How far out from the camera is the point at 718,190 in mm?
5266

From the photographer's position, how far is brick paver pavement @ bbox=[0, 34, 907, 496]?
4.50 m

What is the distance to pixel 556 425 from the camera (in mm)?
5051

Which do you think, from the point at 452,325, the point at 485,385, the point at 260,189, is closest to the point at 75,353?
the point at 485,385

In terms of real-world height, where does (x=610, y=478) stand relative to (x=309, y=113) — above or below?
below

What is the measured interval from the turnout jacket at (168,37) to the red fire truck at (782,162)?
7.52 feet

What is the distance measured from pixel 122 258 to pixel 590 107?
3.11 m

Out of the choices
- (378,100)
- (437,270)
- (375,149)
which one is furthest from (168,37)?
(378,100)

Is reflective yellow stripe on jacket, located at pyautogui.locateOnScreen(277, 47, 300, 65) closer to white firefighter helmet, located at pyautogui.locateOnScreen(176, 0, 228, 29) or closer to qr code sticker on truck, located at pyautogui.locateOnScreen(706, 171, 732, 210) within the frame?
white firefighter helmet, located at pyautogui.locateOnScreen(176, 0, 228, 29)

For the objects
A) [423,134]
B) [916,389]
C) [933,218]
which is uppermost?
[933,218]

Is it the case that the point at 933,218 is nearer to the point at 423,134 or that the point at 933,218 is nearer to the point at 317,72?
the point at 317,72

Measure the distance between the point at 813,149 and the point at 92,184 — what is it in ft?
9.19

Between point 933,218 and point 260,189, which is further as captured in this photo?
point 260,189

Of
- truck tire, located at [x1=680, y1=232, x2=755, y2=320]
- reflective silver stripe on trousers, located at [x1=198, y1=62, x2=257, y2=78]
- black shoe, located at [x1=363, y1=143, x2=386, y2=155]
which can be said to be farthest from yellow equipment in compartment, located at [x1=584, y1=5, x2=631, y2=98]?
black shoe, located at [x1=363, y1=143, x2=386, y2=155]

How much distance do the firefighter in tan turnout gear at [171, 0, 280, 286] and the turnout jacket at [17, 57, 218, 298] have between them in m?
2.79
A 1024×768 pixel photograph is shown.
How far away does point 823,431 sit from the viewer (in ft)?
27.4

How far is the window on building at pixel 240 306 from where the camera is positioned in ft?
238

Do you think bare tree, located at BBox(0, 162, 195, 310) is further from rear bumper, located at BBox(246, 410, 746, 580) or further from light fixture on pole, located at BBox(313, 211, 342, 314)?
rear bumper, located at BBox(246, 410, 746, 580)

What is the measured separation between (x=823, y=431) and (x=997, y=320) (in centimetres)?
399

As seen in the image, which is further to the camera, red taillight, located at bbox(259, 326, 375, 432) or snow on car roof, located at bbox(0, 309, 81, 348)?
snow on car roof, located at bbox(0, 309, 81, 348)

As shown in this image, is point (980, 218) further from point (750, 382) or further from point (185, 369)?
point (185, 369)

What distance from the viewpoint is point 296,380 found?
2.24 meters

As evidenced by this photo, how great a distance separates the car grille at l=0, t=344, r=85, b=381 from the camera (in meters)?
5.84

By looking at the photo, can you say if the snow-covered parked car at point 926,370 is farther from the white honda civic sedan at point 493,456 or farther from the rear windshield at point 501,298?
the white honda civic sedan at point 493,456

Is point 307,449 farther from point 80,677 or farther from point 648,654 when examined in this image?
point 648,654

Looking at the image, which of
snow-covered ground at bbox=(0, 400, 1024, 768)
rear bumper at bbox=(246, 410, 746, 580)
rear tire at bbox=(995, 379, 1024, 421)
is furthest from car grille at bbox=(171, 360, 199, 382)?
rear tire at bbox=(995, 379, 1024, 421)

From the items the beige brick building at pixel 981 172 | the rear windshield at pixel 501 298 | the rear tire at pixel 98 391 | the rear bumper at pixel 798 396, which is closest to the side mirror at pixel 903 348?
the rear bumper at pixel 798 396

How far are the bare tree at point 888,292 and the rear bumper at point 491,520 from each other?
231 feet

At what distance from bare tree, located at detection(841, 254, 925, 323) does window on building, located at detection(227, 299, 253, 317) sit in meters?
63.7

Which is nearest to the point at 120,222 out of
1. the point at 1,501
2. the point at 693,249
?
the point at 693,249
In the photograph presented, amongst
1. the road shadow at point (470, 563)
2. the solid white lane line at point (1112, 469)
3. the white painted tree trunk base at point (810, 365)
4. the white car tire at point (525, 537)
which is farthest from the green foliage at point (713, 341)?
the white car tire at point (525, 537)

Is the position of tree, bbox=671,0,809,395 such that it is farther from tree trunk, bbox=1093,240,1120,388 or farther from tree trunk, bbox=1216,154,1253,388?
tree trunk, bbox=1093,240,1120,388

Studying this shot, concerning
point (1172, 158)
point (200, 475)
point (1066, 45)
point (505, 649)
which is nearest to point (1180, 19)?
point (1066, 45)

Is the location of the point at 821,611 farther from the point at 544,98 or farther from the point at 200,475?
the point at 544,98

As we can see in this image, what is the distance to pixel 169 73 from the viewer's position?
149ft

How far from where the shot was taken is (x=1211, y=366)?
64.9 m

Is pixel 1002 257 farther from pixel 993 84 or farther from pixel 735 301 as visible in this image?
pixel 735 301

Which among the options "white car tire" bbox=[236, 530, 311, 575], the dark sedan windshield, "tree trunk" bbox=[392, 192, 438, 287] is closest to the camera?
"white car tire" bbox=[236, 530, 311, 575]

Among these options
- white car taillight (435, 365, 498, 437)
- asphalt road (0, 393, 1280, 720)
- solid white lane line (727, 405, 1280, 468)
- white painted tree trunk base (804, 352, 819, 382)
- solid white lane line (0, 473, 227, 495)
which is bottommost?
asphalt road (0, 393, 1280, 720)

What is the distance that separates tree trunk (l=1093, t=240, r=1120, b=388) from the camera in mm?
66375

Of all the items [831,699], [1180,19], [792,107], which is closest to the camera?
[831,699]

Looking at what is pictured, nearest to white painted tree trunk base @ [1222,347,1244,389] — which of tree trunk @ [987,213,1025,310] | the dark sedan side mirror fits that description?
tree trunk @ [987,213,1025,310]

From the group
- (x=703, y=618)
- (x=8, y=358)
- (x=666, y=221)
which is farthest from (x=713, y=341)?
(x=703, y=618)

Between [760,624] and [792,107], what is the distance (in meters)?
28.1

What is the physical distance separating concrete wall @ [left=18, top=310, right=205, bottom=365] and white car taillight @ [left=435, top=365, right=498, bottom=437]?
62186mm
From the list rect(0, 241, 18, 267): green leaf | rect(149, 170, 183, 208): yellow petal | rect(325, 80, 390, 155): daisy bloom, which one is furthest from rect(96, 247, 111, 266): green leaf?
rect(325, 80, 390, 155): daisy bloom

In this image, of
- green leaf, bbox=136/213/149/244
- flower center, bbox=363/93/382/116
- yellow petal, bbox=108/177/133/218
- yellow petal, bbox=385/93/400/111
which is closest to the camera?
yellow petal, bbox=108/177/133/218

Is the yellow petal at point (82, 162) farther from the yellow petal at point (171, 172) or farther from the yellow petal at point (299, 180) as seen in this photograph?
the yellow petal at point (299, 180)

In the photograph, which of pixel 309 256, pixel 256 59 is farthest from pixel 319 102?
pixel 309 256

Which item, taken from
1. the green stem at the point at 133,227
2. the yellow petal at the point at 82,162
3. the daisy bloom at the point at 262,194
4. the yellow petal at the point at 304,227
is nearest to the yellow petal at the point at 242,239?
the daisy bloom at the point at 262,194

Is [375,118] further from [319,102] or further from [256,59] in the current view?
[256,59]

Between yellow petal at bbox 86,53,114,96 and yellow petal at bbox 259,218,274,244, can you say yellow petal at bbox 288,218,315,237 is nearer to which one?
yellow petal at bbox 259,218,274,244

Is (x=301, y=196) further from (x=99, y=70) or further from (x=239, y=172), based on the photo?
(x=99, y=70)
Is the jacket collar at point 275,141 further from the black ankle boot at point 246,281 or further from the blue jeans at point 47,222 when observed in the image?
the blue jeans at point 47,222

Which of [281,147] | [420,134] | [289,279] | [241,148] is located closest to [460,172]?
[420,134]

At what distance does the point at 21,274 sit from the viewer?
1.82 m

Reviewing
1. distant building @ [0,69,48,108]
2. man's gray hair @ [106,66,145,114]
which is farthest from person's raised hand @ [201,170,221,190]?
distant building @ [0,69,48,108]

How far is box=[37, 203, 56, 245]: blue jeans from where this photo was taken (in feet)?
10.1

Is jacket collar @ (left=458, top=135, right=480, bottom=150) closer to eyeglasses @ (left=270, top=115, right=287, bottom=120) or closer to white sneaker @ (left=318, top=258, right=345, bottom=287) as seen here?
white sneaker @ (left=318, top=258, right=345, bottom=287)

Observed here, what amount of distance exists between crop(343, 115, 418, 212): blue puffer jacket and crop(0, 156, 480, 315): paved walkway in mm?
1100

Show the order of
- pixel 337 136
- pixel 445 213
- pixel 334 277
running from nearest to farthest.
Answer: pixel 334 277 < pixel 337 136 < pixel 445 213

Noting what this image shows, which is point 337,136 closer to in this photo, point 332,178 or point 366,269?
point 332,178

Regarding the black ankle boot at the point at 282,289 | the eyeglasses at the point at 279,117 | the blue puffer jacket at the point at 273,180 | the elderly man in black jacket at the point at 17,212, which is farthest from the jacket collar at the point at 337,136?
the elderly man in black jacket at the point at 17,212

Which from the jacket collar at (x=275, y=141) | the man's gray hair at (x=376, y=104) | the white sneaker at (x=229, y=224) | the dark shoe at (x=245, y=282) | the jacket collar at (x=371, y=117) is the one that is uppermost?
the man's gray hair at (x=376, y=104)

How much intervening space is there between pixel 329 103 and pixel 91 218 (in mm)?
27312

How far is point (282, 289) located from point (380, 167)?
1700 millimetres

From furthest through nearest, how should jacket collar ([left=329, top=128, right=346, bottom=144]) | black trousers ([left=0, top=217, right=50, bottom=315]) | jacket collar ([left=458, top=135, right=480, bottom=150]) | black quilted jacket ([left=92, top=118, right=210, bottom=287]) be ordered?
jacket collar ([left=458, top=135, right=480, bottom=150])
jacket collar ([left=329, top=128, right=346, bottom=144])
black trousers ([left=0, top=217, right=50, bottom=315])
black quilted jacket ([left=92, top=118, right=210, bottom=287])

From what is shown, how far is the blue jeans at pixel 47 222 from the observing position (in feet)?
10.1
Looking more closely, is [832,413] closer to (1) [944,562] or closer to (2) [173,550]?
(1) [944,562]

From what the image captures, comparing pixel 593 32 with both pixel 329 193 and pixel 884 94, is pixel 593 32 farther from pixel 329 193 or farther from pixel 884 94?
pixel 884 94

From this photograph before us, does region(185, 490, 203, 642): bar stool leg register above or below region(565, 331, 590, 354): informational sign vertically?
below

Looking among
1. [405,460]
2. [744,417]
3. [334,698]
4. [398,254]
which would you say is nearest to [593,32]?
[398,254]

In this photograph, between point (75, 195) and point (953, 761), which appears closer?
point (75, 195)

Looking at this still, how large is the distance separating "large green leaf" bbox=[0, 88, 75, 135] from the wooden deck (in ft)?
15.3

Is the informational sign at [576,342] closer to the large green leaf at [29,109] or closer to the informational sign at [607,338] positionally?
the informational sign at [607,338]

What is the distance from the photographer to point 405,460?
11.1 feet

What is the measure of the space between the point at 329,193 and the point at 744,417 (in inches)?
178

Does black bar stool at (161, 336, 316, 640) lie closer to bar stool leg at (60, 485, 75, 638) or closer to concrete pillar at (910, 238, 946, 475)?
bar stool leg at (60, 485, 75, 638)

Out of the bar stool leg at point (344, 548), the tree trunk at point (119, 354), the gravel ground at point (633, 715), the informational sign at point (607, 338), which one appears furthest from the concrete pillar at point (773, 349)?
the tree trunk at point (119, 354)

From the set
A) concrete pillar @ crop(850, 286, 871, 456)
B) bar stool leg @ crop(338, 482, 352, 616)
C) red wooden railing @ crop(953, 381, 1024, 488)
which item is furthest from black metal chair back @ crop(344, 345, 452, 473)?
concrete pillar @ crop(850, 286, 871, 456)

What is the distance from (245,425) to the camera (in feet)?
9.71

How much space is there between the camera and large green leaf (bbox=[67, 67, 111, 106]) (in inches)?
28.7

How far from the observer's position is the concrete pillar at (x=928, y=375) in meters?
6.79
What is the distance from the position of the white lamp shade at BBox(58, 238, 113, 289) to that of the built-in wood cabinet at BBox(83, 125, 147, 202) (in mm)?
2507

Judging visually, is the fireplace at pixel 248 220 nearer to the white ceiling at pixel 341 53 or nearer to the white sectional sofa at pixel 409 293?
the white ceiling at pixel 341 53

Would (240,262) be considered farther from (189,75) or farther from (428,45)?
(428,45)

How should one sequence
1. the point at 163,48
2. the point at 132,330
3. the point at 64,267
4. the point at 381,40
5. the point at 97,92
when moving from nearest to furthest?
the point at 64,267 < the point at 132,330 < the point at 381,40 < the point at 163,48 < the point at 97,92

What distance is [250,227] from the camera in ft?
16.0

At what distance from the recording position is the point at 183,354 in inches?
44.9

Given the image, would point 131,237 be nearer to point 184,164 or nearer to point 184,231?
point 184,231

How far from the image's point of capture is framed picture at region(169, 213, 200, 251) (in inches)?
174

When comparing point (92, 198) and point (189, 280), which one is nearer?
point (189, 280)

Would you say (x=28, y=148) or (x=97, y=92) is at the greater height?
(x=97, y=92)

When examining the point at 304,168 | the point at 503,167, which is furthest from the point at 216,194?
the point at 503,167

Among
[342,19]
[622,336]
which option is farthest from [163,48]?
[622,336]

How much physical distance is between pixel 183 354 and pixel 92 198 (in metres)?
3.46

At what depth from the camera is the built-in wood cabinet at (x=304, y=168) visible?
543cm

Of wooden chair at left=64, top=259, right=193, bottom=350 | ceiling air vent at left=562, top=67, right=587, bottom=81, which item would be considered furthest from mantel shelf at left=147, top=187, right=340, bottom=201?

□ □ □

Please quote nothing but the lines from the line with "When comparing point" through the end of the data above, exactly as written, ends included.

When comparing point (92, 198) and point (189, 280), which one is nearer?
point (189, 280)

Would you say (x=28, y=148) or (x=97, y=92) is at the greater height?
(x=97, y=92)

When examining the point at 304,168 | the point at 503,167, which is furthest from the point at 216,194?
the point at 503,167

Among
[342,19]
[622,336]
which option is farthest from [163,48]?
[622,336]

How much physical distance is between pixel 183 354 and pixel 92 198 (in metres)?
3.46

At what depth from the camera is the built-in wood cabinet at (x=304, y=168) visible?
543cm

Of wooden chair at left=64, top=259, right=193, bottom=350 | ceiling air vent at left=562, top=67, right=587, bottom=81, which item would be considered furthest from mantel shelf at left=147, top=187, right=340, bottom=201?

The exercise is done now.